**PAGE EXCERPT:**
Florida reporting first known cases of omicron COVID-19 variant

The James A. Haley Veterans’ Hospital in Tampa is reporting its first case of the omicron COVID-19 variant. Meanwhile, on the east coast, another patient tested positive for the new variant.

The Tampa patient has mild symptoms and recently traveled outside the U.S., a spokesperson told FOX 13.

Tampa hospital officials did not specify where the individual traveled or the patient’s age and gender. They also have not said whether the patient is vaccinated.

According to the Tampa Bay Times, a second case was confirmed Monday in St. Lucie County.

James A. Haley Veterans’ Hospital officials say veteran and their families can learn more about where to get the COVID-19 vaccine here: https://www.tampa.va.gov/services/covid-19-vaccines.asp.

The new variant was reported to the World Health Organization in late November. On December 1, the first U.S. case was confirmed. Health officials say, based on early reports, it appears to have higher transmission than the delta variant.

"Despite the increased attention of omicron, delta continues to be the main variant circulating in the United States," according to the CDC, adding they are working to monitor the spread of the omicron variant.

Dr. Marissa Levine, the director of the University of South Florida Center for Leadership in Public Health Practice is not surprised the variant is present in Florida.

"We are a very interconnected world, and as you saw, people travel," she said.

She says it appears the omicron variant's mutations make it easier to transmit, though it is still unclear how sick it makes people, whether it can get around vaccines, or if reinfections will occur more frequently.

"The preliminary data demonstrates not necessarily a more serious disease," said Levine. "But we don't know that for sure because a lot of the early cases were among younger population."

That's why she says shots and boosters are even more important now. 

Right now, 60% of Americans are considered fully vaccinated, with only about 24% of those having received booster doses.

"It is really ramping up our whole immune system to be able to respond," said Levine. "It might have better capability to respond to things that are different like omicron."

The key, she says, is keeping an eye on our local data, especially when it comes to hospitalizations. 

New case positivity is at about 2.5% statewide, but new cases did tick up slightly, from about 9,600 to almost 11,000, last week.

"Whatever is circulating is likely going to continue to circulate," said Levine. "We need to watch very carefully to see if numbers go up, but more importantly, if hospitalizations go up, because I think that is a more reliable number at this point."

**DATA EXTRACT:**
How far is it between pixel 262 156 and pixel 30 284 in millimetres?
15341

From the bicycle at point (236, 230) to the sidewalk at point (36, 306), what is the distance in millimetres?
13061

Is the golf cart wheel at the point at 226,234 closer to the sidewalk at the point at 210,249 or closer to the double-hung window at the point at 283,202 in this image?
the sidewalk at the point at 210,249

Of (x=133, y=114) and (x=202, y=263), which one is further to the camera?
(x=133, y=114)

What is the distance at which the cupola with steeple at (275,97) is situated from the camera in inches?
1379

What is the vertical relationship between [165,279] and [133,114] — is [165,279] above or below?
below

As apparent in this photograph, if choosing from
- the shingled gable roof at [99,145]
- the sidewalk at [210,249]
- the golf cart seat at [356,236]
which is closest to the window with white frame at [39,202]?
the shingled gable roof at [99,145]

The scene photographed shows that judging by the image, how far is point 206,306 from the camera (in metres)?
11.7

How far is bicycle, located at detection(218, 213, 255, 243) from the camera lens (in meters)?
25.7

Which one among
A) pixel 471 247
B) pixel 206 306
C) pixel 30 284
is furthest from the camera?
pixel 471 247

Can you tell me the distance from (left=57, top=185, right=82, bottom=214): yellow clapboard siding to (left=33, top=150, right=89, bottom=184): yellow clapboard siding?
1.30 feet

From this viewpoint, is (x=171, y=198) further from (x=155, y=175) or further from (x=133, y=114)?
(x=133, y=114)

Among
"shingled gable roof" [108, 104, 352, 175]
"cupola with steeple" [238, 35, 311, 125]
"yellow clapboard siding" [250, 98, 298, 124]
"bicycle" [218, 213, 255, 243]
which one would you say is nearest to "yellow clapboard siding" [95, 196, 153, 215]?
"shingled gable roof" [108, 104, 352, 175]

**WHAT YOU ARE ASKED TO DO:** Write out, word for word, the passage of the Florida omicron article from "Florida reporting first" to "St. Lucie County.".

**YOUR SOLUTION:**
Florida reporting first known cases of omicron COVID-19 variant

The James A. Haley Veterans’ Hospital in Tampa is reporting its first case of the omicron COVID-19 variant. Meanwhile, on the east coast, another patient tested positive for the new variant.

The Tampa patient has mild symptoms and recently traveled outside the U.S., a spokesperson told FOX 13.

Tampa hospital officials did not specify where the individual traveled or the patient’s age and gender. They also have not said whether the patient is vaccinated.

According to the Tampa Bay Times, a second case was confirmed Monday in St. Lucie County.